Not that the people of Hondareda have no calendars and clocks. They have the most modern clocks here — and use these time-counters and measuring devices wherever they are useful, in the workshop, the laboratory, the studio, in the wine, cider, or olive cellar. Such things are abhorred, in the sense of being proscribed and banned from the entire settlement area, only outside of normal, or mechanical, arithmetic, practical time. The many curses directed at the prevailing time here: in the form of deep sighs.
The time that is supposed to come into play now is by no means each person’s subjective, emotive, internal time. Yet time as experienced by me, you, my neighbors, by all of us neighbors, is supposed to contribute to the project of a different time system, one that would have nothing to do with calculation — a system in which time, instead of merely ticking to count things off and count them out, would commence to dance, as the friend of life — a dance like all the dances in the Hondareda region: internal, momentary yet also more lasting in its effects.

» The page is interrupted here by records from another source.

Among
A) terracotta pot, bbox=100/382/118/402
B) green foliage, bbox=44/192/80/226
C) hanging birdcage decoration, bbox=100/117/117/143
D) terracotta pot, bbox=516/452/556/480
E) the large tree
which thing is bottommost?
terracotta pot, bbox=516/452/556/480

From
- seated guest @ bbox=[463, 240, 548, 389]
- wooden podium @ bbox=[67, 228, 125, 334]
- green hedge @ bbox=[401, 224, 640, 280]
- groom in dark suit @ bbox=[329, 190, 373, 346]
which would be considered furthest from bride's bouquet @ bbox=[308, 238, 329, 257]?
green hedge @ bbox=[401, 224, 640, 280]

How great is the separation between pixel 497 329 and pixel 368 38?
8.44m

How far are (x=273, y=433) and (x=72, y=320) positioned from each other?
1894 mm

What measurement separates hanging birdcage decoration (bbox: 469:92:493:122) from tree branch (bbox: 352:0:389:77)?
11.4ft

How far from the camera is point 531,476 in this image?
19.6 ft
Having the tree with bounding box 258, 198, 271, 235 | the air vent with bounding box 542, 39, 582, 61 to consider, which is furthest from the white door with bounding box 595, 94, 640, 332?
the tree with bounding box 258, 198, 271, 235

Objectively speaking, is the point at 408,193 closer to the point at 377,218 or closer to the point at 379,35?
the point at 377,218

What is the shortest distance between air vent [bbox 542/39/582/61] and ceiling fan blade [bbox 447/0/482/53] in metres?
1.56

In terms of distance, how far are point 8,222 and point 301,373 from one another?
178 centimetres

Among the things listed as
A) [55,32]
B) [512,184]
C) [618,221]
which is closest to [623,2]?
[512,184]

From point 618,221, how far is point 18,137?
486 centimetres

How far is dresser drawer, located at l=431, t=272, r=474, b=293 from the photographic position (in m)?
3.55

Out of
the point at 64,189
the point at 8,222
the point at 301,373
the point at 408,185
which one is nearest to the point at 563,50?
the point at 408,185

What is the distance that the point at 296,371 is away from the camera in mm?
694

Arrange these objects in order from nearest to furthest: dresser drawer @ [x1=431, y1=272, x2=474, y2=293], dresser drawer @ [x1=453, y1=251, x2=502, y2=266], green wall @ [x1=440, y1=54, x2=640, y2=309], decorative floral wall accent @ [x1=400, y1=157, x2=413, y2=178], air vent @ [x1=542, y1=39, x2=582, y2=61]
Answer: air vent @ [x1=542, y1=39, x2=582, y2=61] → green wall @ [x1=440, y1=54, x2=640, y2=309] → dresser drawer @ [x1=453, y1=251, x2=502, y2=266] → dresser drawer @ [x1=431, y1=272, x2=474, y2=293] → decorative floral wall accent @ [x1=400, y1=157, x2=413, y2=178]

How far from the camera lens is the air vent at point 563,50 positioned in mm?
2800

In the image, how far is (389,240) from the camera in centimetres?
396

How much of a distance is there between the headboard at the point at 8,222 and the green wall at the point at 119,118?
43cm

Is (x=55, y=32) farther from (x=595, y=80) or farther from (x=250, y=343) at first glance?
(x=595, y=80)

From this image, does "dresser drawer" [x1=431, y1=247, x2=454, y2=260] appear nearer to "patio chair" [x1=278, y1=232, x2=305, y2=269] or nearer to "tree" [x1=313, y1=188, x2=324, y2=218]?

A project? Yes, a new form of time like this would have been the Grand Project, invisibly inscribed here on the horizons, in which all the new settlers’ fragmentary basic impulses — a new form of time must be found for you, for me, for him, for us, for them — could have come together. New verb tenses, time-grammars, a new way of thinking and speaking of time: accompanying existence, yes, escorting our being, illuminating it, lighting the way for it.
To date, however, tentative efforts at best have been made, and today every Hondaredero is left to his own devices in his attempt to achieve the grander time in concert with his neighbors, and all of these efforts are again negative dances, in sentence form: “Not like this! Not like this! and also not like this way of thinking and speaking of your time here on earth!”
Hasn’t every individual in the depression of Hondareda cursed himself over and over, also scratched his own face and bitten his hands, whenever he has contemplated his life, past, present, and future, and found that the numbers and norms of clock and calendrical time have converted what had been lived, was being lived, and would be lived into a mere calculation of before, now, and later; rendered even the most piquant of life’s images flat and tasteless; stripped memory’s richness and potency of its reality and value; covered the precious Now! with rust; and metronomically deprived the longing for day or night of its body and soul.